You'll believe a man can fly.
That was the tagline on the poster for the 1978 "Superman" movie starring Christopher Reeve.
That was also the first thought that popped into my head when I saw Jonathan Allen launch himself airborne to sack Texas A&M quarterback Trevor Knight in October.
I believe that Allen, the University of Alabama's senior defensive lineman, is the best college football player in the country this year.
That's why I voted for him for the Heisman Trophy.
Truth is, I knew when I cast my vote last Monday that the young man from Leesburg, Va., really didn't have a chance to win the sport's most coveted individual award, but that really didn't bother me. Defensive players stand little or no chance of winning the Heisman, and that's a shame; but my task is to vote for the player whom I believe most merits the award, so that's what I did.
My methodology for voting, since I first was honored with the opportunity to vote for the Heisman in 1993, has been to vote for the best player I see with my own eyes. Covering Alabama, and the SEC, usually gives me a chance to see someone deserving. That doesn't mean that player is always going to have a shot — I've voted for quarterbacks and running backs, of course, but also defenders and offensive linemen — but it does mean I've actually seen more than some statistics and a few highlights of the player who gets my vote.
This year, Allen was that guy.
In the span of the last week, he has won the Chuck Bednarik Award and the Bronko Nagurski Trophy — both of which go to the top defensive player in the land — as well as the Ted Hendricks Award, which honors the collegiate game's best defensive end.
That goes along with a bundle of All-America and All-SEC honors.

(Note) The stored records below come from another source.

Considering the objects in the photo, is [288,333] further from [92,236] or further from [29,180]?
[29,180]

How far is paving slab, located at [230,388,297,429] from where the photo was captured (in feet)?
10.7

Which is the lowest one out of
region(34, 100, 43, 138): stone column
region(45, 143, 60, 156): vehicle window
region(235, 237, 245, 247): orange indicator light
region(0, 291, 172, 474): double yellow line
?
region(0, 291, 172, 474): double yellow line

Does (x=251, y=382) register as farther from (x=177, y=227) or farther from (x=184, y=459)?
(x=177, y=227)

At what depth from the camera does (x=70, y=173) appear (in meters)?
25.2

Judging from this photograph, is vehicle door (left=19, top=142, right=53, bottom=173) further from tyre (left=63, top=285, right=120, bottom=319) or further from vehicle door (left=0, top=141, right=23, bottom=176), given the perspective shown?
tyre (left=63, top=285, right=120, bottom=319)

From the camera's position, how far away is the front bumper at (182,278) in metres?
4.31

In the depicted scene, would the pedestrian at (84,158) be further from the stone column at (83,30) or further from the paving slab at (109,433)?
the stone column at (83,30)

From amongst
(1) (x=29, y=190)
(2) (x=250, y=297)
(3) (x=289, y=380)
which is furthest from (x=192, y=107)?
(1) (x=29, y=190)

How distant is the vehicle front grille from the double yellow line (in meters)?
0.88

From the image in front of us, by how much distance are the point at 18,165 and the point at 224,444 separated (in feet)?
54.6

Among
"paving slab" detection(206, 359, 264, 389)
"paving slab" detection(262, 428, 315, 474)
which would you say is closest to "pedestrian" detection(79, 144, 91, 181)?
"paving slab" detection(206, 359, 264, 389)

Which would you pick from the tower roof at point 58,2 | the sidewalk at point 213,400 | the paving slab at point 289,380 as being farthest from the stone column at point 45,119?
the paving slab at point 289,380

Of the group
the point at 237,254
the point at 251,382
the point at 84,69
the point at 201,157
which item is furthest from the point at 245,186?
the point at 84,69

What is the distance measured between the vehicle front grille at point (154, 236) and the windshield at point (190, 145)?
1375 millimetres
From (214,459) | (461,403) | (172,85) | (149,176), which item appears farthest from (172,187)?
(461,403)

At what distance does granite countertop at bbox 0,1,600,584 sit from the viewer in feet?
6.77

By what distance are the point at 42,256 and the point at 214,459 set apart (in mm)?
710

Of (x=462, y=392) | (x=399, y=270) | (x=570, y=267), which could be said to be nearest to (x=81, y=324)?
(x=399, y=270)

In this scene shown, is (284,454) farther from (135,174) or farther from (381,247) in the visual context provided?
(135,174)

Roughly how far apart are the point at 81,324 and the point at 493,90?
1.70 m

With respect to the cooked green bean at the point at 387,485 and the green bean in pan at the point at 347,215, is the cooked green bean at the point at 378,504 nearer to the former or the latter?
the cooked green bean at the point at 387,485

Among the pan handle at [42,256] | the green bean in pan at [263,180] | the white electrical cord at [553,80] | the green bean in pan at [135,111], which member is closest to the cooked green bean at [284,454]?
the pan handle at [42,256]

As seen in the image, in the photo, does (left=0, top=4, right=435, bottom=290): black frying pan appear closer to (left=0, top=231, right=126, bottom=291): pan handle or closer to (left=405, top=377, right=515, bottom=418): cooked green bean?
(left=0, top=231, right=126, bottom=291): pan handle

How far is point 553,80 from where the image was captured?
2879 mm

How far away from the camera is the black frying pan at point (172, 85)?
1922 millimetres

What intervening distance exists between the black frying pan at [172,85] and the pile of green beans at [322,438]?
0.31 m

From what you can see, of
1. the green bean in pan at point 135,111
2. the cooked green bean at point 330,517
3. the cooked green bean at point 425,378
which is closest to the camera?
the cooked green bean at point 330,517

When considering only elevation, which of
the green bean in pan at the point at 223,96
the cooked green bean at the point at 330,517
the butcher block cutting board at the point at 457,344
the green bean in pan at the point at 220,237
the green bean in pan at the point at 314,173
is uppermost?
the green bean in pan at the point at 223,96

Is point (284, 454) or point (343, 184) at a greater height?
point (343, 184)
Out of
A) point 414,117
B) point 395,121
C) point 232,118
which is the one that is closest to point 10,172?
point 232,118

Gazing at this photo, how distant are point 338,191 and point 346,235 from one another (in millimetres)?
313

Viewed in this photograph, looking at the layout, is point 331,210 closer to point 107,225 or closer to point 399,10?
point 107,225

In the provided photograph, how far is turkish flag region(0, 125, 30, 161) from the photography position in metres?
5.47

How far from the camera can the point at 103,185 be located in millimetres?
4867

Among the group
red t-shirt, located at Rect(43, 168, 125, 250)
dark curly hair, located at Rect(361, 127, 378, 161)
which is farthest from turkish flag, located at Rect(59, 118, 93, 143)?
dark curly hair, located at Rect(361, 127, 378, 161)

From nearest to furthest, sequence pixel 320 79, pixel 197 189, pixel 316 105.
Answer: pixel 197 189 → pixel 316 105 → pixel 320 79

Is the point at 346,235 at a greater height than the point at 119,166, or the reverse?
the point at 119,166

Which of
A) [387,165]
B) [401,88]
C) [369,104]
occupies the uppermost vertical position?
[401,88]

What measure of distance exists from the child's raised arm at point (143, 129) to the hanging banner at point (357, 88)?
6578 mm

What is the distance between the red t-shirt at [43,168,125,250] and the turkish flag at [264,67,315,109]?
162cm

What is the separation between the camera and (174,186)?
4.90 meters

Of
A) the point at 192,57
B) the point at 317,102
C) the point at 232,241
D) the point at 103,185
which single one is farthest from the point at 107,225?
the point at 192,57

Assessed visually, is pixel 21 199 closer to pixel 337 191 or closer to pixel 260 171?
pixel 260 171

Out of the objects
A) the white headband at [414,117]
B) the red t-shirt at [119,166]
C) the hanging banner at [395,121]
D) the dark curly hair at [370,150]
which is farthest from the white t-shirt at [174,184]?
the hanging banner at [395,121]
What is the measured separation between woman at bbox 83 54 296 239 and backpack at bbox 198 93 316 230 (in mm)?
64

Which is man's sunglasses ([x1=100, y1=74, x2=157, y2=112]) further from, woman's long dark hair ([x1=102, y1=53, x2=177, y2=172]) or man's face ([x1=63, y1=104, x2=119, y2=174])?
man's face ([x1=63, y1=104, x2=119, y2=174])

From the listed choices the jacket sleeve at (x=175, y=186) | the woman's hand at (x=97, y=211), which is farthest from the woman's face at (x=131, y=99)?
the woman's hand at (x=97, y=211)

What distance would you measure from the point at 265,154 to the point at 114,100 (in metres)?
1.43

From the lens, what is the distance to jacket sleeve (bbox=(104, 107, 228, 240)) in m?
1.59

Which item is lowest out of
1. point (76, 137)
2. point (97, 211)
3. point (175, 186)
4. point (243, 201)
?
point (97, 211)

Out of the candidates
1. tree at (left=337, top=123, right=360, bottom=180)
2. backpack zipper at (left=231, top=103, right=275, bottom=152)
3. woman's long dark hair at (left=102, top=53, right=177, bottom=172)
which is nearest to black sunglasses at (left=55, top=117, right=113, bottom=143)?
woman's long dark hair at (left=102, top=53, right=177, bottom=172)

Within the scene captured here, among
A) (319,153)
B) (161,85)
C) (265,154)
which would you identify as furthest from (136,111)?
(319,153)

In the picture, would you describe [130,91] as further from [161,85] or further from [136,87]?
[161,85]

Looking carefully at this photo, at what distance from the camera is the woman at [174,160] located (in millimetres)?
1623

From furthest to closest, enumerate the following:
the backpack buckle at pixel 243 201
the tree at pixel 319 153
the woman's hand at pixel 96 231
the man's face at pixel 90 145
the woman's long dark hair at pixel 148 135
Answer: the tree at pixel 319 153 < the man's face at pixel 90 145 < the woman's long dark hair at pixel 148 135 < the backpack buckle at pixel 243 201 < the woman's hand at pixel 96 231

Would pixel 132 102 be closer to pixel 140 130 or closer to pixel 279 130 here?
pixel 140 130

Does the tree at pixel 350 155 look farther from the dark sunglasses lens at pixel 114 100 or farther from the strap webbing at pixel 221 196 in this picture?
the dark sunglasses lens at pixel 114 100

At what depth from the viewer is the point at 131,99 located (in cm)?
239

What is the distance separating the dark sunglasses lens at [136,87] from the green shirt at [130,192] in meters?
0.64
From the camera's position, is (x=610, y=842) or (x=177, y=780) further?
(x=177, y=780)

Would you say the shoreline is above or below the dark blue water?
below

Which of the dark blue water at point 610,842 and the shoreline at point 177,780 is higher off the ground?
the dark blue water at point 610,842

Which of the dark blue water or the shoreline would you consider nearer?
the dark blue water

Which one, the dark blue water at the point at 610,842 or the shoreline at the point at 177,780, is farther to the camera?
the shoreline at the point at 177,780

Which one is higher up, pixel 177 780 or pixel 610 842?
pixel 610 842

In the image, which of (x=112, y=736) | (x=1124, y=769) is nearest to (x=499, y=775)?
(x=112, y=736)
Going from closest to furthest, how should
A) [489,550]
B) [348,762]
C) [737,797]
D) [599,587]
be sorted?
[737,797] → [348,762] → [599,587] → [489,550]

Allen has earned the hardware. His statistics — 15 quarterback hurries, 8.5 sacks among his 13 tackles for loss, 56 total tackles, a couple of fumbles returned for touchdowns — are impressive, especially on a best-in-the-nation defense that forces him to compete for stops with the likes of Reuben Foster, Tim Williams, Ryan Anderson, Shaun Dion Hamilton and a host of other standouts.
His real value, however, lies in how disruptive he is: how often he draws double-team blocking, and how often he still makes a play. The website ProFootballFocus.com does a lot of film breakdown and analysis, and determined that Allen leads all collegiate interior linemen in quarterback pressures — counting sacks, quarterback hurries and hits on quarterbacks — and ranked him in the top three nationally in productivity on both run and pass plays.
It's a shame that Allen never really stood a chance to win the Heisman Trophy. He would tell you that he'd much rather win another national championship than he would an individual award, but there's no reason he shouldn't at least have had a realistic chance to earn it regardless of what position he plays, or on which side of the ball.
The Heisman ballot also has spots for voters to recognize second and third place. I voted Louisville's Lamar Jackson second and Clemson's Deshaun Watson in the No. 3 slot. Both quarterbacks are outstanding players and did remarkable things this season.
From my perspective, Allen outshines them both.
Because I believe a man can fly. I saw it with my own eyes.